◆ Source text
....

These days, we constantly hear about the inexorable march of artificial intelligence, which is fuelling the Fourth Industrial Revolution and will make humans useless in most (if not all) jobs.
Accountants, lawyers, labourers, whatever… you’ve probably heard about how positions in a range of fields will meet this fate, regardless of the required education level and qualifications.
Well, we can now add the role of barista to that list… or can we?
Shortly before boarding a flight home from Melbourne’s Essendon Fields Airport, I felt like a coffee at the terminal. It’s a very small building, in contrast to the larger Tullamarine Airport, so there aren’t any coffee shops. Instead, there was this…

Automated coffee machines aren’t really anything new but this is no ordinary coffee machine… this is Jonnee Coffee: best barista coffee in town (according to the sign).

Jonnee is no coffee machine… he’s an AI barista.
Jonnee looked like he had plenty of options and wasn’t too expensive, so I thought that I would give his coffee a try. I soon found out that Jonnee is not the best barista in town. In fact, he is utterly incompetent.

....

◆ Provided information
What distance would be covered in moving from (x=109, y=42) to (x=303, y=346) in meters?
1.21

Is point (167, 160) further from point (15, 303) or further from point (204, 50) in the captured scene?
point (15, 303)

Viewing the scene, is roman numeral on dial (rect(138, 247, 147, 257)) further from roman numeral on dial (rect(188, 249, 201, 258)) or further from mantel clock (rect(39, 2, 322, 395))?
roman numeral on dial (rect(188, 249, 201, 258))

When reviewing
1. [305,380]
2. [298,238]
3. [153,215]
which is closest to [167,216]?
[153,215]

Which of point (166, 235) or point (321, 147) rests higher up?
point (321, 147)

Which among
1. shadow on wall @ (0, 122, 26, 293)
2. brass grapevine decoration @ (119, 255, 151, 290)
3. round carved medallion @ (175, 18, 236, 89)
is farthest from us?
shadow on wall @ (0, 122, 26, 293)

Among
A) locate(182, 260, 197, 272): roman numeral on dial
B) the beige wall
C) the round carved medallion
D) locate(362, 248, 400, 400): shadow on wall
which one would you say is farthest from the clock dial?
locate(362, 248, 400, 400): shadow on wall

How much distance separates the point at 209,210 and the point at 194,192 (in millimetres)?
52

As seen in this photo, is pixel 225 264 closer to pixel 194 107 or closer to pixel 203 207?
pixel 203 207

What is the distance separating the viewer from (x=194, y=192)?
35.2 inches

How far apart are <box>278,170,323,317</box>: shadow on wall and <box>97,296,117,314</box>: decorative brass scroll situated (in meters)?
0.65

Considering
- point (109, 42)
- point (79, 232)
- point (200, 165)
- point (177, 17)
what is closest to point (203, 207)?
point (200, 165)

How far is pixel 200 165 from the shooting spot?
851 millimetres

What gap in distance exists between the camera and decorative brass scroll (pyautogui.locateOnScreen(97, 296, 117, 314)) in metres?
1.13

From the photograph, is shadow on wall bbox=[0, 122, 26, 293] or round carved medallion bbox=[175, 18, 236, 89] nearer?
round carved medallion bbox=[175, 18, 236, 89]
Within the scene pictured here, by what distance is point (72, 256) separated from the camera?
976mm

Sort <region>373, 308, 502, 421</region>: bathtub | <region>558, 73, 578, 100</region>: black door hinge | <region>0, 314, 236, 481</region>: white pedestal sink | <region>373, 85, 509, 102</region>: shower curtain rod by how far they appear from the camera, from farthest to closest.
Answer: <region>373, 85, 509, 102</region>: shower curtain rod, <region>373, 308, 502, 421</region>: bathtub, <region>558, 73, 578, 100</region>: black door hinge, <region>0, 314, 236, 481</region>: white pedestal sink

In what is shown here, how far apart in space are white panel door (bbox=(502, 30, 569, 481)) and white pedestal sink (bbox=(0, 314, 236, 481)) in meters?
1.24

....

◆ Stated exercise
In the post about the AI barista, switch "terminal" to "departure lounge" and give the passage again, beginning at the words "Accountants, lawyers, labourers, whatever…" and stopping after "to the sign).".

◆ Solution to this task
Accountants, lawyers, labourers, whatever… you’ve probably heard about how positions in a range of fields will meet this fate, regardless of the required education level and qualifications.
Well, we can now add the role of barista to that list… or can we?
Shortly before boarding a flight home from Melbourne’s Essendon Fields Airport, I felt like a coffee at the departure lounge. It’s a very small building, in contrast to the larger Tullamarine Airport, so there aren’t any coffee shops. Instead, there was this…

Automated coffee machines aren’t really anything new but this is no ordinary coffee machine… this is Jonnee Coffee: best barista coffee in town (according to the sign).